→ Written problem A: Duplicate the records from their first line through the line containing "2.59 meters", including both ends.

**** Supplied passage

Rooftop Archaeology

The codex fragments are fragile to the touch, having been on the roof of my house since early in the last century. Dislodged from their rest during repairs, they fluttered to the ground in a shower of dust that I fear may have been other fragments, now lost to time. Two of the pieces in my possession fit together. The third does not, but is clearly part of the same narrative. Or, more aptly, narratives, as each fragment is two-sided, each displaying the work of a different artist. There are no signatures, but the styles are quite distinctive. Browned by years of exposure, the colors are still fairly clear, as are the black lines of the main figures. Their meaning is elusive.

One seems to be about a grandfatherly man, bald with a large white mustache that covers his mouth, who struggles in vain to reason with someone on the phone. The other party says “Tell Ashur to fetch my tennis racket when he comes to the club.”

The old man says, “Listen, gal, Ash ain’t…” but the other, presumably female, party ends the conversation before he can make his point. The rest is too fragmentary to make sense. Who is Ashur? Who is the old man? And who is the mysterious “gal” on the other end of the line? One part stands out: a few words are set in type rather than drawn by hand, but they are incomplete. All I can make out are the words “and Her Pa”… the last letter is truncated, but seems to be the main stem of a lowercase K, B or perhaps an L.

And her Pak? And her Pab? And her Pal?

The last one makes more sense than the others. If that’s the case, who is “her Pal”? Ashur? The old man? The “gal” on the phone? Without further evidence, I cannot even begin to speculate. As for who “her” is, there is not a single clue.

Turning the fragments over with tweezers while wearing white gloves in a cleanroom, I examine the other side. The weight of this artist’s line is much thinner, and the colors more subdued. The adjacent fragments fit together to form an almost complete image. Two men sit together, their words (like those of the old man on the obverse) written out in black-bordered circles which trail off into short lines that indicate which man is speaking. The only full figure on either side is of a large man in a gray-and-black striped garment, leaning back in a green chair with his rather large feet up on a kettle hanging from a hook jutting from a gray brick wall. This, and the large brown jug behind him, suggests a non-urban setting, although this is, of course, only a layman’s wild guess.

********

→ Written problem B: Continue the account of the codex fragments found on the roof, starting after its final sentence.

**** Raw data

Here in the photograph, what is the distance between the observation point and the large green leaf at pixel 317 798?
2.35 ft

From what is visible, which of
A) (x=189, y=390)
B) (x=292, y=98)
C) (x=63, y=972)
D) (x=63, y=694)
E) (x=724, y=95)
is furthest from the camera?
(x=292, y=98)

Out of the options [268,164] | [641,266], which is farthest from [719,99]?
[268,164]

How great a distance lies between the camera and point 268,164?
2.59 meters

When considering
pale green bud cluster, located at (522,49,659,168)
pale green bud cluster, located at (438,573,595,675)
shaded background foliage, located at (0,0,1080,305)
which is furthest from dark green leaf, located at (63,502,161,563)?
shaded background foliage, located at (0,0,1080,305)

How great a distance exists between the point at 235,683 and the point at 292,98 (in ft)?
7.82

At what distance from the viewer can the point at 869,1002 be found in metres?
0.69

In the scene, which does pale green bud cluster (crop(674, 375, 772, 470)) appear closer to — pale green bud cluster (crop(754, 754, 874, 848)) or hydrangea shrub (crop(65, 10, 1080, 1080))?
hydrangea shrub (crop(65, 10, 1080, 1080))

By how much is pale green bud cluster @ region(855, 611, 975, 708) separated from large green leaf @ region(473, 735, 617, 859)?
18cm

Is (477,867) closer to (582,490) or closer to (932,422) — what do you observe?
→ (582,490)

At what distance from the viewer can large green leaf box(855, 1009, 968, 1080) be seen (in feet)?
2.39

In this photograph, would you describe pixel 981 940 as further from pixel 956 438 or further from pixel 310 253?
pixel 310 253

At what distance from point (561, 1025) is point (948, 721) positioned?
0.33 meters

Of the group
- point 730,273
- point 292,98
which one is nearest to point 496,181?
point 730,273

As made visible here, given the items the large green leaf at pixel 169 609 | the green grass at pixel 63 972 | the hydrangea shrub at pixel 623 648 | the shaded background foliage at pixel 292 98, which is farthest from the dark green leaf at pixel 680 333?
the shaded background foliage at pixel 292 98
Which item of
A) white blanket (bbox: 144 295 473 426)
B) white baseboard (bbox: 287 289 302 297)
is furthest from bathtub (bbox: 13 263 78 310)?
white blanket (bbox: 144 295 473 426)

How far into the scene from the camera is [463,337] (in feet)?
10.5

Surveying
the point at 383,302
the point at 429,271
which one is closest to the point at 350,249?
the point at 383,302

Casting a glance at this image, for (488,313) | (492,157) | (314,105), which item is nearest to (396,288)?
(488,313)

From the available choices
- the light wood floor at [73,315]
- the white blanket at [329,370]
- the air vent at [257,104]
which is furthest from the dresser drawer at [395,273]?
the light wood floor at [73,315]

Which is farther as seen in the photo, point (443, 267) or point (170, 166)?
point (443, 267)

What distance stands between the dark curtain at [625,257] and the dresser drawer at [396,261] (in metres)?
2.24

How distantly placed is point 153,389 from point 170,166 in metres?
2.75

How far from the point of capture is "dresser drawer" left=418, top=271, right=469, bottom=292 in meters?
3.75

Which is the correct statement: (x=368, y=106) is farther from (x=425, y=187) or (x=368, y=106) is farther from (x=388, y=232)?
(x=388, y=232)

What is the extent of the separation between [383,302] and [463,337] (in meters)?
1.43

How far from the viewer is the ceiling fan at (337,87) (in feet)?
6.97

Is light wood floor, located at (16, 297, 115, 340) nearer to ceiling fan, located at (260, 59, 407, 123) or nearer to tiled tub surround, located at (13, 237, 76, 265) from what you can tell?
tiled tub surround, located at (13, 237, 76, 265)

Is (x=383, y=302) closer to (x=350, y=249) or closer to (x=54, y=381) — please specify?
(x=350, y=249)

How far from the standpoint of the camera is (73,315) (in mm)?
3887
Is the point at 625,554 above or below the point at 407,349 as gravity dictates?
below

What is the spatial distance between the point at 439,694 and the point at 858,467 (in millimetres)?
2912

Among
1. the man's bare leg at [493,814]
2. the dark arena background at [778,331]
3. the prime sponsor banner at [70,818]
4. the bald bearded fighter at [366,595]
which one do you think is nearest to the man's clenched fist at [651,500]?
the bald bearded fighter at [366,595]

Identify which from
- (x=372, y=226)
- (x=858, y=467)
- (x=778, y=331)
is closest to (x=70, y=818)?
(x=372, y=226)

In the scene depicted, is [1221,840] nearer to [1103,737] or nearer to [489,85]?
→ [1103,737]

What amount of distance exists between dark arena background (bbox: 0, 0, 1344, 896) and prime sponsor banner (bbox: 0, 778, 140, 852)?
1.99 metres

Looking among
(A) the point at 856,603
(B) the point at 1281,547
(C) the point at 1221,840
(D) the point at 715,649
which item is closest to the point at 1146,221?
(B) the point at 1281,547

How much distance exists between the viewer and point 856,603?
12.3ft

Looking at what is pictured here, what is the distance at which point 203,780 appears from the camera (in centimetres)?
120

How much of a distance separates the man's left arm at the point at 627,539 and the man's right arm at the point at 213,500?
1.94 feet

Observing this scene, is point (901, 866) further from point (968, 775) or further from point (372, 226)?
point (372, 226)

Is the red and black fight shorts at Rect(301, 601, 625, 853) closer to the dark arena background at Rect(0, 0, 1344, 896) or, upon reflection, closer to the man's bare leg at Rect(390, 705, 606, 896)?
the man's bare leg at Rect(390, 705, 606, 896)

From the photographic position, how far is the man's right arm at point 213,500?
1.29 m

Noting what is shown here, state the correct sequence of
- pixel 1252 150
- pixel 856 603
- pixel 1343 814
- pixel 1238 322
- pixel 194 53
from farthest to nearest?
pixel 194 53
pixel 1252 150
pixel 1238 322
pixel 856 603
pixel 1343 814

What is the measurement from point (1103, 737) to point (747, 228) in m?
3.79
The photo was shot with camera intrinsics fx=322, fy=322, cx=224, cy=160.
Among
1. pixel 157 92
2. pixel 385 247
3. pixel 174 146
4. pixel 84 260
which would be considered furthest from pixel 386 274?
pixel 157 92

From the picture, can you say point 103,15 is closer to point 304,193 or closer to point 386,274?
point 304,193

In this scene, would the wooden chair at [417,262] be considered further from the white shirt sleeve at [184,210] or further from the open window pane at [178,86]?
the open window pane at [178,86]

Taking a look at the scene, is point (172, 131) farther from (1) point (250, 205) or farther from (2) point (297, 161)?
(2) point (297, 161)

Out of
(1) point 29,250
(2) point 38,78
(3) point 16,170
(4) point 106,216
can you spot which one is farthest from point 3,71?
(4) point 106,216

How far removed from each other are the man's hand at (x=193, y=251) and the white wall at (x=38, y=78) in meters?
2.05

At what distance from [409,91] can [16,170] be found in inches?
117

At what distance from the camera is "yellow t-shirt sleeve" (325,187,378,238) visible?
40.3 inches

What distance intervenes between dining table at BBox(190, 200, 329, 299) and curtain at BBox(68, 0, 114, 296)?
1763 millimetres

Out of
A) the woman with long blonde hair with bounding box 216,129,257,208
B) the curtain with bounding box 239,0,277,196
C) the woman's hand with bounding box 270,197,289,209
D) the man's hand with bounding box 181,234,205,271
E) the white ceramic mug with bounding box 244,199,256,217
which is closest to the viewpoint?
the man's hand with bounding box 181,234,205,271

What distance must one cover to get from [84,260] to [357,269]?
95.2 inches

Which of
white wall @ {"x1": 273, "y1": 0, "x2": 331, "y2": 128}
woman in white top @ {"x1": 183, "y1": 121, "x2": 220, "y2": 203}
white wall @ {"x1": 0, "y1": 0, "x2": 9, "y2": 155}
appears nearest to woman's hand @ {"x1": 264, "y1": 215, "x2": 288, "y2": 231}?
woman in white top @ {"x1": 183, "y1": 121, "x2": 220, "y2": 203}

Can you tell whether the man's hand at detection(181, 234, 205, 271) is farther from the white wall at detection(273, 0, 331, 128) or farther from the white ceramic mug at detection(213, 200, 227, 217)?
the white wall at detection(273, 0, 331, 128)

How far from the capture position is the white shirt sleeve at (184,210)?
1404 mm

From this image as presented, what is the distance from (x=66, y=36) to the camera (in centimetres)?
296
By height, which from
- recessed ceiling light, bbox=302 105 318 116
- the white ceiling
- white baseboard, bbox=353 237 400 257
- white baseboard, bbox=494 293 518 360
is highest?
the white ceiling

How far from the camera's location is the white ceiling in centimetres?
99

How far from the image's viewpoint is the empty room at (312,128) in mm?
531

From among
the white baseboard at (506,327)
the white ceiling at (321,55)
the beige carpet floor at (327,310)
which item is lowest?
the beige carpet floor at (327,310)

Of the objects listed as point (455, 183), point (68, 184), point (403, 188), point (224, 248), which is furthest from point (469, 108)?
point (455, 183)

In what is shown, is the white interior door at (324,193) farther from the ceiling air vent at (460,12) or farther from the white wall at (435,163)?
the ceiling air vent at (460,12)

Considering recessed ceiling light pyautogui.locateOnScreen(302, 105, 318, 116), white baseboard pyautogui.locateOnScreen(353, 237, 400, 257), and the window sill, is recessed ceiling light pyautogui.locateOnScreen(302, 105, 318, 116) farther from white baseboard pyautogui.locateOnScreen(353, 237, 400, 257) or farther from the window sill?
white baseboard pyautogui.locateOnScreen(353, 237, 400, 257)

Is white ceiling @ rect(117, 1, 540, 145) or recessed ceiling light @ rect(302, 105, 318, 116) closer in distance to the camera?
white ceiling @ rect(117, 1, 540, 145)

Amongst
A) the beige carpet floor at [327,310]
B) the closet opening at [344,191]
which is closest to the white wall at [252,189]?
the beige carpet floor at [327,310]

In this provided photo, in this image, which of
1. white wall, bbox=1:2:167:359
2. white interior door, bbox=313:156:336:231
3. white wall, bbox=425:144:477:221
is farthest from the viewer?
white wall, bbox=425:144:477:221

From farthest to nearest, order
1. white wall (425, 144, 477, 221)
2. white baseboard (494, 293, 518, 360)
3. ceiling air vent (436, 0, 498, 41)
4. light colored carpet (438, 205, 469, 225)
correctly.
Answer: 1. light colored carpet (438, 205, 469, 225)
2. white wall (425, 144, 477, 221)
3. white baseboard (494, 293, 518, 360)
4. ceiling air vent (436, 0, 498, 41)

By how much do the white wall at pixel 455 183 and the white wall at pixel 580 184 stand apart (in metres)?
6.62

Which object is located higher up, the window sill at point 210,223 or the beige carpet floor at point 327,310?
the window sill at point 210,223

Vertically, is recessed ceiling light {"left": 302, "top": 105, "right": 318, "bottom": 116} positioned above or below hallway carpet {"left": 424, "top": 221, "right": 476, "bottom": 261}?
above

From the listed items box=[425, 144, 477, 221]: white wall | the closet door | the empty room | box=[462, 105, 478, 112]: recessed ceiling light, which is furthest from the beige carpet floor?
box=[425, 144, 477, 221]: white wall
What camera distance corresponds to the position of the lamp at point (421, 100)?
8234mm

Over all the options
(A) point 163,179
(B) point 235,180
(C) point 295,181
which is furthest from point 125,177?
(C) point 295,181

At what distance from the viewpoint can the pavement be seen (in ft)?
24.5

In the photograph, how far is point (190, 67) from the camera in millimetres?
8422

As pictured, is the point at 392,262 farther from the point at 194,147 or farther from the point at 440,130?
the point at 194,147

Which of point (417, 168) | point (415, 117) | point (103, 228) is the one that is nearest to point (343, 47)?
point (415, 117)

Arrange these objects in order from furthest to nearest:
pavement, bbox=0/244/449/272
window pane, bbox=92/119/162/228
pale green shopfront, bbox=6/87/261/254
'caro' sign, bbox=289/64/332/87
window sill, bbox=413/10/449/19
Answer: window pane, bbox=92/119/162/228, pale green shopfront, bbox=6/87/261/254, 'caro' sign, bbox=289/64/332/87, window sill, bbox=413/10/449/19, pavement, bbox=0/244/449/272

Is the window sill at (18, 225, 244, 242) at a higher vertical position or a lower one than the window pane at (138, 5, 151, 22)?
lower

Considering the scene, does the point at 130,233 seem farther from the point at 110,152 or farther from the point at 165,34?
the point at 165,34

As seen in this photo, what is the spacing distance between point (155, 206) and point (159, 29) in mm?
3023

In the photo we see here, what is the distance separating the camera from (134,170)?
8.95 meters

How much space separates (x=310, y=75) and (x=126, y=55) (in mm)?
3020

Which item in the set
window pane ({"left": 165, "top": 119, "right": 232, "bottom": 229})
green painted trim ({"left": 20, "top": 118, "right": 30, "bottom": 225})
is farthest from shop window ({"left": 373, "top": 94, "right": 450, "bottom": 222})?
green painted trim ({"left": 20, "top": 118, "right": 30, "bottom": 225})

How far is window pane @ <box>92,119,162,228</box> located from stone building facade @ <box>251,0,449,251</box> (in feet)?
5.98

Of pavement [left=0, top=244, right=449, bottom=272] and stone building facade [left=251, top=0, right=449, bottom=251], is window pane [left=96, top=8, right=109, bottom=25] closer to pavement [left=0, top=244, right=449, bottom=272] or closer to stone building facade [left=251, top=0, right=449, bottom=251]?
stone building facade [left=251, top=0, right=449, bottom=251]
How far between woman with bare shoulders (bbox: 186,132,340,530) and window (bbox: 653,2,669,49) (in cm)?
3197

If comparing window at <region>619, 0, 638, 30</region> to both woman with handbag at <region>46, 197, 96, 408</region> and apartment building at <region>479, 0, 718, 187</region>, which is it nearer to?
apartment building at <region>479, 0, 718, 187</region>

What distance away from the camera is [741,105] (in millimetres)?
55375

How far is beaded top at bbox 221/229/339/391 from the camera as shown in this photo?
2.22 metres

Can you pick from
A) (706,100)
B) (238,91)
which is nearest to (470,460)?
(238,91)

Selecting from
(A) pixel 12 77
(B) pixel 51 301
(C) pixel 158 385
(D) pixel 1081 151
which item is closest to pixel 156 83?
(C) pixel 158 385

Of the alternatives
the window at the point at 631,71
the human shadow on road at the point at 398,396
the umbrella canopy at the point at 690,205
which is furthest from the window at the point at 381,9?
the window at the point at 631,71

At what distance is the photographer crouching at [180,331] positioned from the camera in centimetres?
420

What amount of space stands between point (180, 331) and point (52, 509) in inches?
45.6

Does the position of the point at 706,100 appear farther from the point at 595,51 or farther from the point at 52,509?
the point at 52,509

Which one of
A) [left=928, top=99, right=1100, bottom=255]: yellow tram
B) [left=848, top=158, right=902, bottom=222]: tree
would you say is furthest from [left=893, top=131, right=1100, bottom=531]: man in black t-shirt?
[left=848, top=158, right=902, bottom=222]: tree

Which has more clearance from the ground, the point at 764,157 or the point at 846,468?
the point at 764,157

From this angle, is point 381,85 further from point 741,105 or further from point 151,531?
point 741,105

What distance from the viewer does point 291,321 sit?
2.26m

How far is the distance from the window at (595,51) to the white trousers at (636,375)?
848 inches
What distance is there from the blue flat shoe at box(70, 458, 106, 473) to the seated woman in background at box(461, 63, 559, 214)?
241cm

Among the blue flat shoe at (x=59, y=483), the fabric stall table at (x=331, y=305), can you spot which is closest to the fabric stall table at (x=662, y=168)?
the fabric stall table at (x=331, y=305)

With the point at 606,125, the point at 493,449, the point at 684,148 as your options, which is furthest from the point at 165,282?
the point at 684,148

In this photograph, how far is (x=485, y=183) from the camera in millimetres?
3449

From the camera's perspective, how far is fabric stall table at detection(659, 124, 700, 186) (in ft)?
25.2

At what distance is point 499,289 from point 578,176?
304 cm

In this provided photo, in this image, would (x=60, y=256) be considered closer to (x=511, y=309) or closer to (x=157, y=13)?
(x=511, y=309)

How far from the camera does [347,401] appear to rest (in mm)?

********

→ Written answer A:
Here in the photograph, what is the distance between the observation point and the large green leaf at pixel 317 798?
2.35 ft

From what is visible, which of
A) (x=189, y=390)
B) (x=292, y=98)
C) (x=63, y=972)
D) (x=63, y=694)
E) (x=724, y=95)
is furthest from the camera?
(x=292, y=98)

Out of the options [268,164] | [641,266], which is farthest from [719,99]?
[268,164]

How great a distance lies between the camera and point 268,164?
2.59 meters

→ Written answer B:
The other figure, a much shorter man, is seen in profile. This figure is not complete, but the head is clearly visible, as is his right arm, which seems to be resting on his knee. He appears to be wearing orange suspenders over a black shirt, or perhaps orange overalls. His profile clearly displays an outlandishly large, round nose with a few scraggly whiskers beneath it.

Perhaps the most remarkable thing about this specimen is the fact that each man’s dialogue is complete.

The large man seems a bit long-winded, as he goes on for quite a while:

“What’s this country coming to, Snuffy?? Is it right — sending an innocent man to prison for 20 years for picking a few flowers??? Of course — the governor was down on me — the cad!! I’d like to have seen the expression on his face when they told him I escaped — haw — haw –”

The other man, presumably “Snuffy,” replies in a rather strange manner. This may be some sort of dialect, or merely the result of the corncob pipe stuck in his mouth:

“I swow, Brother Ambrose — hit’s downright shameful –”

Clearly, there is a lot to be learned about the culture that produced these artifacts. I have reason to suspect that it was a monarchy, for printed on one of the fragments in a very small typeface is the phrase “Copr 1938 King Feature”. Regrettably, nothing in these codices gives me the slightest hint as to how to further my research into this mystery. This keeps me awake at night, tortured by my own ignorance, until I am forced to wash down a fistful of Restoril with a swig of Balvenie, and fall into a deep and mindless slumber.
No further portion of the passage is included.